** Material for the task **
════════

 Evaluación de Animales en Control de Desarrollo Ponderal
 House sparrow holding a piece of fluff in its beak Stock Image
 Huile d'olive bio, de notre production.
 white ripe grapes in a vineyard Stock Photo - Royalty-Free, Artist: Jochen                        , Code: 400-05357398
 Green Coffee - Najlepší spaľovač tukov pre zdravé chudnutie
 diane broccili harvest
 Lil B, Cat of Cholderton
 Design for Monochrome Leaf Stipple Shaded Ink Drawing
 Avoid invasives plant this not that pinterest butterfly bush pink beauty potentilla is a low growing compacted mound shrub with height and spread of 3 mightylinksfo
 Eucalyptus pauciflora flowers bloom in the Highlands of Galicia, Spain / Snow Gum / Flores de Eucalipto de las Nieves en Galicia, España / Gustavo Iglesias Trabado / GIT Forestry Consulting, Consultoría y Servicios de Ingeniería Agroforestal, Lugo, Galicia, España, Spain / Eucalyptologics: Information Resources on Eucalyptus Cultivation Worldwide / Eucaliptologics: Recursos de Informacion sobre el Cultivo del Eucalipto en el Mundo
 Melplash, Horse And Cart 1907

════════

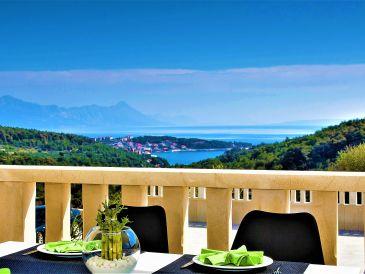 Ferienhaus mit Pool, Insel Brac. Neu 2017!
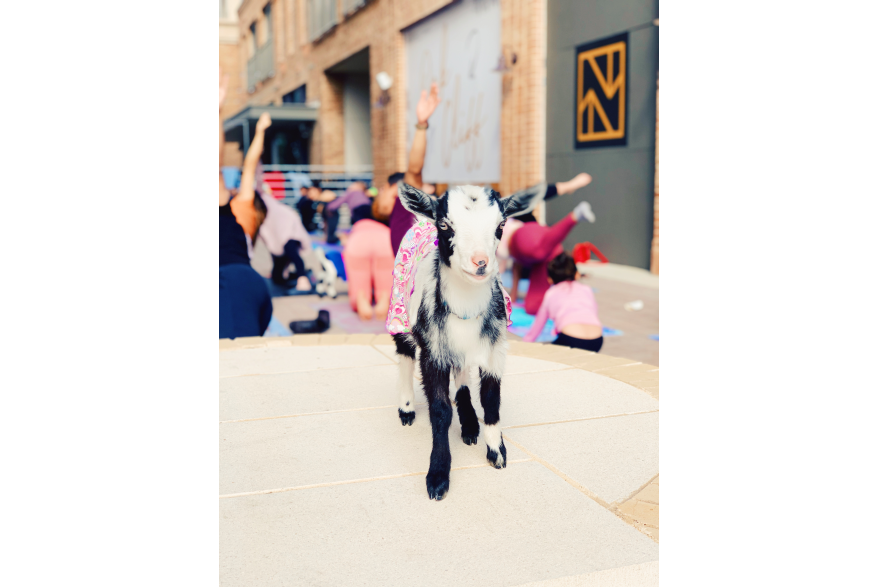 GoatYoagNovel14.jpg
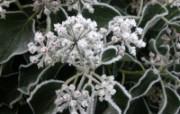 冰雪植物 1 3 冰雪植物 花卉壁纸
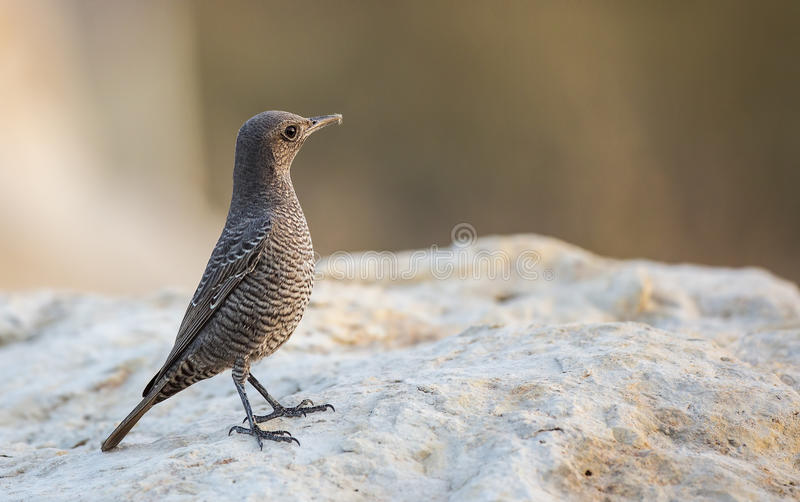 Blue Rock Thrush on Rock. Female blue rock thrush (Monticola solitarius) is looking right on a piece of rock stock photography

════════

** Task item **
Now transcribe the lines above exactly, starting at the line containing "冰雪植物 1 3 冰雪植物 花卉壁纸" and ending at the line containing "Blue Rock Thrush on", both lines included, pictures excluded.

** Reply **
 冰雪植物 1 3 冰雪植物 花卉壁纸
 Blue Rock Thrush on Rock. Female blue rock thrush (Monticola solitarius) is looking right on a piece of rock stock photography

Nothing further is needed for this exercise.